Mrs. Blake and the child lived in a fair degree of comfort upon the
mother's wages, but often the mother shuddered at thought of what might
happen should she ever lose her position at the photographer's.

Consumption had its hold on Busted Blake when he arrived in the mining-town
called Get-there City, in Kansas, one evening. Get-there City had not
gotten there beyond a single straggling street of shanties. But it had
acquired a saloon, although liquor-selling had already been forbidden in
Kansas.

Busted Blake, with ten cents in his clothes, entered the saloon and asked
in an asthmatic voice for as much whiskey as that sum was good for.

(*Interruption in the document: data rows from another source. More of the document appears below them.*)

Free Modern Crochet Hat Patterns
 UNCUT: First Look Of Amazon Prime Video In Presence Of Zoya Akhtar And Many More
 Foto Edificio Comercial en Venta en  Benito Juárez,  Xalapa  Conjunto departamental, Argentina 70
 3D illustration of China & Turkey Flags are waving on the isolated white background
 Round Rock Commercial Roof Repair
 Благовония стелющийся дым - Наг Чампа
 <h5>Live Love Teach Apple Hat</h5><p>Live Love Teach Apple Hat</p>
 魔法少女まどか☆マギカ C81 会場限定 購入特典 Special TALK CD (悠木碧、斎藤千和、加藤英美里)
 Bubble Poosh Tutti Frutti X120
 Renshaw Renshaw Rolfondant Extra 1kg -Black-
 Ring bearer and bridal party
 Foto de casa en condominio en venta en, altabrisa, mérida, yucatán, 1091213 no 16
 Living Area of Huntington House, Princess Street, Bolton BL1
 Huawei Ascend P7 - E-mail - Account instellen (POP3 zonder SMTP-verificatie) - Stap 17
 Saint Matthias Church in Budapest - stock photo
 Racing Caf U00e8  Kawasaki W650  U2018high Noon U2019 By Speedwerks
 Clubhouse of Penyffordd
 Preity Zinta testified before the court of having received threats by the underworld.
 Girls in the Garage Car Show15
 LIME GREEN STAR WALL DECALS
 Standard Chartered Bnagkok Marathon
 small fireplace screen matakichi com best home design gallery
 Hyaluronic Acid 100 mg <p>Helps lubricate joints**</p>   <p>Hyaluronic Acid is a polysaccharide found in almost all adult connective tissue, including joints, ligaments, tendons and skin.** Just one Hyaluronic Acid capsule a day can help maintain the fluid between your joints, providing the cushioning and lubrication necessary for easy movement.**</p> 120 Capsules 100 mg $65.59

While awaiting a response, his eyes turned toward the only other persons in
the saloon,--three burly, bearded miners of the conventional big-hatted,
big-booted, and big-voiced type. Above their heads and against the wall was
this sign, lettered roughly with charcoal, under a crudely drawn death's
head:

"Five thousand dollars will be paid by the undersigned to the widow of
the sneaking hound that informs on this saloon. This is no meer bluf. P.
GIBBS."

Blake, after a brief coughing fit, looked up at the man behind the bar,--a
great thick-necked fellow with a mien of authority, and yet with a certain
bluff honesty expressed about his eyes and lips. This man, whose air of
proprietorship convinced Blake that he could be none other than P. Gibbs,
had first looked sneeringly at the ten cents, but had shown some small sign
of pity on hearing the ominous cough of the attenuated vagrant. He set
forth a bottle and glass.

"Help yerself," said P. Gibbs. While Blake was doing so, Mr. Gibbs went on:

"Bad cough o' yourn. Y' mightn't guess it, but that same cough runs in my
fam'ly. It took off a brother, but it skipped me."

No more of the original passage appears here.